On pouvait lire dans le journal Ouest-France du 5 juin 2011 : « Ce samedi matin environ 1 000 personnes se sont réunies à Orglandes (Manche) pour célébrer le 50e anniversaire des cimetières allemands. À l’endroit même où 10 152 soldats allemands sont enterrés et dont plus de la moitié est morte avant d’avoir 20 ans. » Fort heureusement, le site de FR3 Basse-Normandie donnait une utile précision : « Inauguré en septembre 1961, le cimetière d'Orglandes, comme tous les autres cimetières militaires allemands est géré par une organisation humanitaire allemande, le Volksbund Deutsche Kreigsgräberfürsorge. L'association prend actuellement en charge 824 cimetières militaires répartis dans 45 pays et comptant près de 2,4 millions de victimes de guerre. » Ce qui ne l’empêche pas d’ajouter un peu plus loin : « Les cimetières militaires allemands sur le sol français ont été, voici 50 ans, le premier signe de réconciliation et de rapprochement entre les deux peuples ennemis, un an avant la rencontre entre le général de Gaulle et le chancelier Adenauer, en 1962. »
Bien que le Préfet ait déclaré qu'il "ne fallait pas oubllier", il me semble qu’on a ici confondu l’anniversaire d’un cimetière avec celui d’une organisation créée en Allemagne en 1919 et oublié qu'elle s’est préoccupée des soldats enterrés en France entre 1939 et 1945 dès la fin des années 1940. Puis-je rappeler que mon père a travaillé pour le Volksbund Deutsche Kreigsgräberfürsorge dès 1949 et qu’il a été son représentant pour la France de 1951 à 1955 ?

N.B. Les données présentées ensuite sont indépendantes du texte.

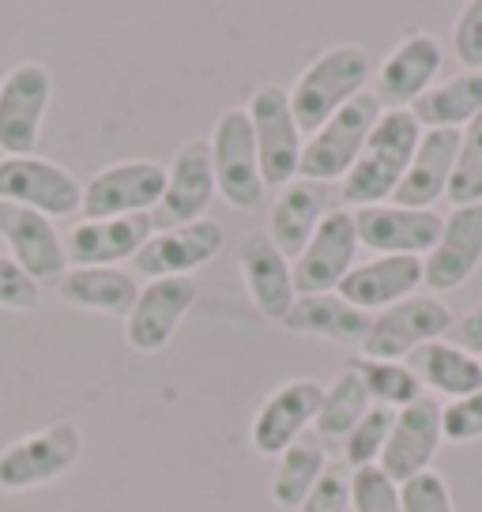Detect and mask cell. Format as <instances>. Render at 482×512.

Installé d’abord 28 rue Marcel Royer à Gennevilliers, puis au 5 bis rue du Louvre dans le centre de Paris, et même doté de deux secrétaires au plus fort de la période, mon père a recherché regroupé, identifié, alerté, interrogé. Trente ans plus tard, j’ai retrouvé derrière des cartons quelques plaques d’identification en métal (car les noms s’effacent sur les croix) et des représentations de squelette permettant de caractériser le contenu des tombes découvertes et les particularités des cadavres. Dans la majorité des cas, les soldats tués au cours des combats de la Libération avaient été enterrés à la hâte et, quand il s’agissait des cibles des résistants, c’est parfois dans des lieux aussi peu adéquats que des poulaillers qu’il fallait aller chercher les corps prudemment cachés. Il lui a fallu accompagner des cars entiers de veuves et de mères voulant se recueillir sur une tombe. Au début, quand les regroupements n’avaient pas encore été réalisés, il effectuait un circuit permettant de déposer le matin chaque mère ou chaque veuve dans un cimetière avec son repas et de repasser l’après-midi. Parfois, il retrouvait la malheureuse femme entourée de villageois la consolant en évoquant le souvenir du sympathique soldat qu’ils avaient si bien connu ! Il est aussi arrivé à mon père de se faire remettre les cartons ou l’on avait entassé tout ce que des soldats portaient sur eux avant d’être mis dans une fosse commune. Il fallait alors, avec l’aide de bénévoles, examiner attentivement tout le contenu, ne serait-ce que pour éviter d’adresser à la famille les lettres de maîtresses françaises qui s’y trouvaient.
Au total, mon père a été attentif au sort de près de 200 000 soldats allemands morts en France (il y en a en tout 1 024 027 laissés par trois guerres dans une quarantaine de cimetières dédiés et une cinquantaine de carrés communaux). Étrange destin pour ce fils de soldat allemand mort en France. Étrange destin pour ce jeune pasteur chargé d’enterrer, d’une manière ou d’une autre, plus d’hommes, croyants ou pas, que tout autre religieux dans une carrière. Étrange destin pour ce pacifiste qui va faire la paix en épousant une française dont l’oncle est mort à Verdun. Étrange destin pour le vieil homme qu’il est devenu et qui a pu observer les efforts faits par les Allemands pour retrouver leurs morts dans l’ex-Union soviétique et les polémiques suscitées en Espagne par les fouilles archéologiques dans les charniers secrets de la guerre civile.